Maoism. Although Marxist theory insisted that communist revolution would come from industrial workers in the cities, China was still a land of farmers and gardeners. Mao trained his party members to use the language of Chinese peasants, and to promise them what they wanted. He later explained his theory in a speech: 

“Today two big mountains lie like a dead weight on the Chinese people. One is imperialism, the other is feudalism. . . . We must persevere and work unceasingly, and we, too, will touch God's heart. Our God is none other than the masses of the Chinese people. If they stand up and dig together with us, why can't these two mountains be cleared away?”[46] 

Mao’s Chinese version of Marxism became known as Maoism.

Nationalist reforms. As the Communists retreated on the Long March to reorganize, Chiang and the Nationalists slowly tried to modernize China. They adopted a new constitution and a new law code on modern, Western lines. Modern, Western-style education flourished and many new schools and universities were established. The Nationalist government enacted new measures designed to strengthen Chinese industry, as well as improving transportation networks in the country and irrigation and flood control along China’s rivers. Not least, the Nationalists finally managed to abolish the last vestiges of foreign control over the economy, which had first begun nearly a century before.

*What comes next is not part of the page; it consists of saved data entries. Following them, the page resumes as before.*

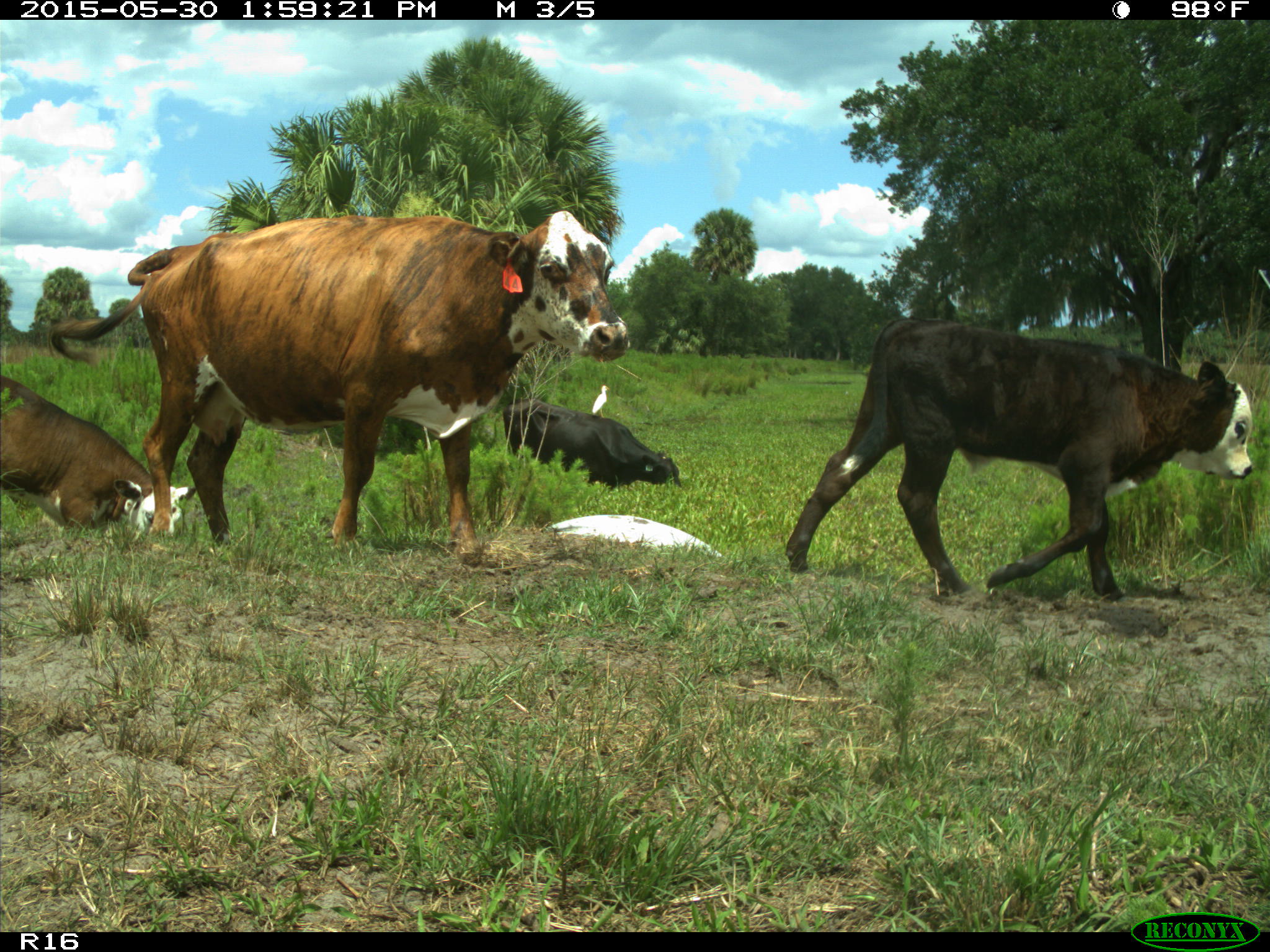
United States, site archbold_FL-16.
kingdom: Animalia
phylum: Chordata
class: Mammalia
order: Artiodactyla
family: Bovidae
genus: Bos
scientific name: Bos taurus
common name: domestic cow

            Yet despite the new reforms, Chiang’s government never fully controlled more than about half of China. Moreover, in many places, ordinary Chinese suffered as much under government forces as they did from bandits. A petition from Szechuan province, for example, described the government’s local general as “the leader of the wolves and tigers.” His actions had so desolated the region, the petition complained, that “East and West for some tens of li, the bark of a dog or the crow of a cock is no longer heard. The people sigh that the sun and moon might perish so that they could perish with them.”[47] 

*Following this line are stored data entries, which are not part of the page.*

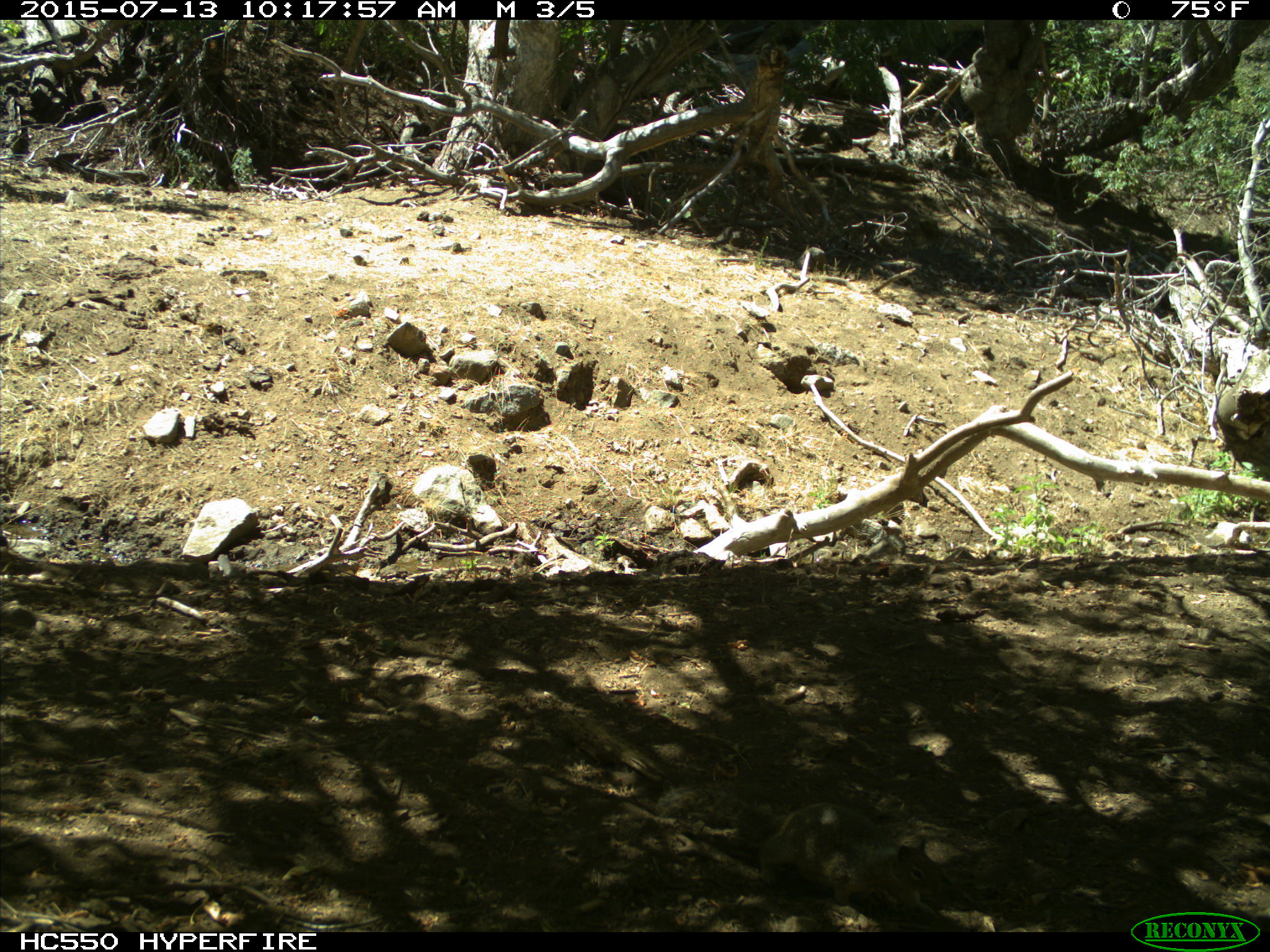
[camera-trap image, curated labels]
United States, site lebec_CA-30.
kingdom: Animalia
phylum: Chordata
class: Mammalia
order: Rodentia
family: Sciuridae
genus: Otospermophilus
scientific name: Otospermophilus beecheyi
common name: california ground squirrel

The war against Japan. Despite the mutual hatred between the Guomindong and the Communists, in the 1930s both confronted a mutual enemy—Japan. Since the presentation of the Twenty-One Demands during World War I, Japan’s ambitions for empire on the Asian mainland had only grown stronger. Japanese and Chinese Nationalist forces clashed in 1928, and in 1931 the Japanese occupied Manchuria. In 1936, under pressure from the Soviet Union, the Chinese Communists proposed a truce and an alliance with the Nationalists against the Japanese. Chiang agreed and in the summer of 1937, the two sides worked out an agreement.

            Two days later an incident between Communist and Japanese forces outside Beijing led to full-scale war. As Japan invaded China, Chiang’s forces bore the brunt of the fighting. Mao on the other hand used the war as a chance to extend Communist influence in the Chinese countryside. “The Sino-Japanese conflict gives us . . . an excellent opportunity for expansion,” he told his generals. After the war, the Communists were in a position to challenge the Nationalists for control of all China. 

Nationalism in Southeast Asia

The success of nationalist movements in India and China inspired other Asian peoples to make their own demands for reform and greater participation in their own government. In the years before World War I, for example, many Indonesians had organized around their sense of Islamic identity to seek reforms from the Dutch. 

Dutch Indonesia. In 1911, Indonesian Muslims established the Sarekat Islam, or Islamic Association, as a mass political party. Unlike the British, however, who generally recognized the aspirations of colonial nationalists and moved, however slowly, to meet them, the Dutch ultimately met major nationalist demands with repression. Although they instituted some minor reforms during World War I, they had no intention of moving rapidly toward major Indonesian participation in the political process. As the demands of the Sarekat Islam went largely unmet, after the war several new organizations emerged in Indonesia to challenge the Dutch—the Indonesian Communist Party (PKI); and the Indonesian Nationalist Party founded in 1925 founded by a charismatic leader named Sukarno.

            Unlike the Marxists of the PKI or the Muslims of the Sarekat Islam, Sukarno felt bound by no particular creed or ideology. Instead, he embraced any movement or idea that might contribute to his goal of complete independence for Indonesia. He later described his flexibility and attributed to it much of his success as a nationalist: 

“My grandfather inculcated in me Javanism and mysticism. From my Father came Theosophy and Islamism. From Mother, Hinduism and Buddhism. Sarinah gave me humanism. From Tjokro came Socialism. From his friends came Nationalism.

 

To that I added gleanings of Karl Marxism and Thomas Jeffersonism. I learned economics from Sun Yat-Sen, benevolence from Gandhi. I was able to synthesize modern scientific schooling with ancient animistic culture and to translate the end product into living, breathing messages of hope geared to the understanding of a peasant. What came out has been called—in plain terms—Sukarnoism.”[48] 

Sukarno’s appeal to nationalism proved extremely effective in rallying support among the Indonesian people. He became the “great puppet master”—a reference to the sacred shadow play of the Indonesians, signifying the one who is in control. At the same time, he represented a serious threat to the Dutch—who imprisoned him twice and finally exiled him from Java. 

French Indochina. Like the Dutch, the French too met rising nationalism in their Asian colonies with force. In February 1927, for example, a number of Vietnamese nationalists organized the Vietnamese Nationalist Party as a revolutionary socialist party modeled after the Guomindong in China. Over the next several years its members had carried out assassinations of French officials and Vietnamese "collaborators." When the colonial authorities cracked down on the party in 1929, however, its leaders concluded that their only hope of success was to organize a mutiny among Vietnamese members of the colonial army that would in turn spark a mass rebellion. 

            In November 1930 they carried through this plan and staged an uprising in the city of Yen Bai. The rising failed when the bulk of the Vietnamese troops remained loyal to the colonial authorities. Although a number of other violent incidents took place around the country over the next several weeks, by the end of the month the French had brutally suppressed the rebellion and virtually destroyed the Nationalist Party itself. Many of the participants including the leaders of the Nationalist Party were executed. 

            Instead of eradicating the nationalist movement, however, such repressive measures just drove other nationalist groups underground - and made them even more radical. Shortly after the end of the attempted revolution, for example, a number of the revolutionaries who had escaped across the border into China, as well as others who had been living in exile, including a young charismatic Marxist named Ho Chi Minh, established the Vietnamese Communist Party. Over the next 15 years, the Vietnamese Communist party would emerge as the leader of the movement for Vietnamese independence, inspiring strikes, peasant uprisings and anti-colonial demonstrations.